• _Task statement_:
Reproduce word for word the passage of the episode review that begins at the words "One of the things" and stops after "everyone around them.".

• _Document segment_:
=-=-=
The episode wraps up with Michelle’s reaction to the photographic proof that David Shepherd is, as her mother claims, “not so virtuous, after all”: shocked, angry hurt. Personally, while I can understand her being upset over the picture of him kissing someone else, it’s a little unfair since she did tell him to leave her alone. Perhaps she had changed her mind and had planned to tell him so at the ballet. For now, they are embroiled in situational irony of the most dramatic Much Ado About Nothing–or Othello--ish type.
One of the things about this episode that I really liked was the notion of sacrifice, that the pursuit of power demands a sacrifice. Jack must give up his lover. Silas must give up his beloved second family. Rose must give up her personal inclinations. David and Michelle are still innocent of any lust for power; they seem like babes in the woods who are only now beginning to see the machinations of everyone around them.
Another was the subtly included divine right of kings aspect. The reverend had said in the last episode that God had abandoned Silas, that Silas was thus no longer a real king. God’s seeming anger with Silas in this episode (if you want to attribute the illness of his son to that, as Silas does) indicates a vested divine interest in the proceedings. The idea of the divine right of kings is both a historical tradition and one that has shown up frequently in literature–certainly in Shakespeare, and also in plenty of medieval-analog fantasy worlds. I think the belief is appropriate to bring into play in this show as a modern Shakespearean drama/tragedy (remains to be seen which, or perhaps it will prove to be both) and as a piece of speculative fiction. I also like it simply as one more texturizer for this story being about a true monarch and not just a dictator by a different name…or is he?
Hm, good question. Remains to be seen. Guess I’ll just have to keep watching….




Damon
April 1, 2009 at 7:33 am
I really dig this show, but I am glad I am not covering it
It has so much going on. I really like the angle they are pulling with the king’s son. And here is my question, based on what the reverand says and Silas. Is the God in this reality talking directly to the people. It may seem to be the way with the crown of butterflys and the fact that Shepherd refers to it that way. Love the story, love the director, so far so good.
Damon
April 1, 2009 at 10:51 am
Yeah I would tend to agree, except that way we see the actual butterflies with David and the way Shepherd talk make it seem a little more of an interactive God. I agree the show is great, but I think it puts a lot of people off by being ambiguous. I wish it was a limited run show to be honest then we would have a real end if it does get canned.
Elena
April 1, 2009 at 10:43 am
The angle they are pulling with the king’s son being…his resentment over David’s attention? His patricidal ambition? His forbidden homosexuality? All of the above? I like all of them with him, just wasn’t sure which you meant.
For me so far the God aspect has been ambiguous, but in the best possible way. There are events that have happened (for example Silas’s supposed crown of butterflies and then David’s actual one) that the characters choose to interpret as being signs from God. Are they really? I am not sure. I hope the show never makes it clear. It’s one of the chilling and beautiful aspects of a great drama (I really do think this is a modern interpretation of a Shakespearean style epic story), to have “signs” that portend someones doom. Bewared the ides of March and you’ll be king until Beck’s Forest should march on Dunsinane and all that. But what makes the signs great, for me, in all those cases and so far with Kings, is that they may or may not be from any divine or otherworldly source. They may just be in the mind, in the characters’ desire to see a pattern of fate or the hand of God in their lives–perhaps even becoming self-fulfilling prophecies.
=-=-=
• _Collected data_:

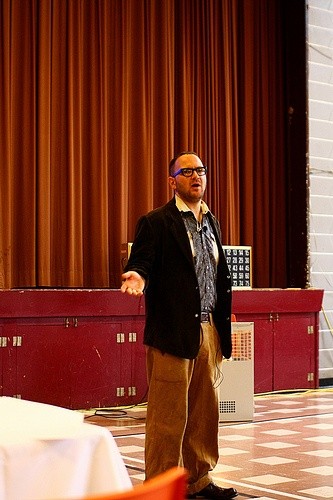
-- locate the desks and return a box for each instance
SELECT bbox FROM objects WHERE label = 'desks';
[0,409,133,500]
=-=-=
• _Exercise output_:
One of the things about this episode that I really liked was the notion of sacrifice, that the pursuit of power demands a sacrifice. Jack must give up his lover. Silas must give up his beloved second family. Rose must give up her personal inclinations. David and Michelle are still innocent of any lust for power; they seem like babes in the woods who are only now beginning to see the machinations of everyone around them.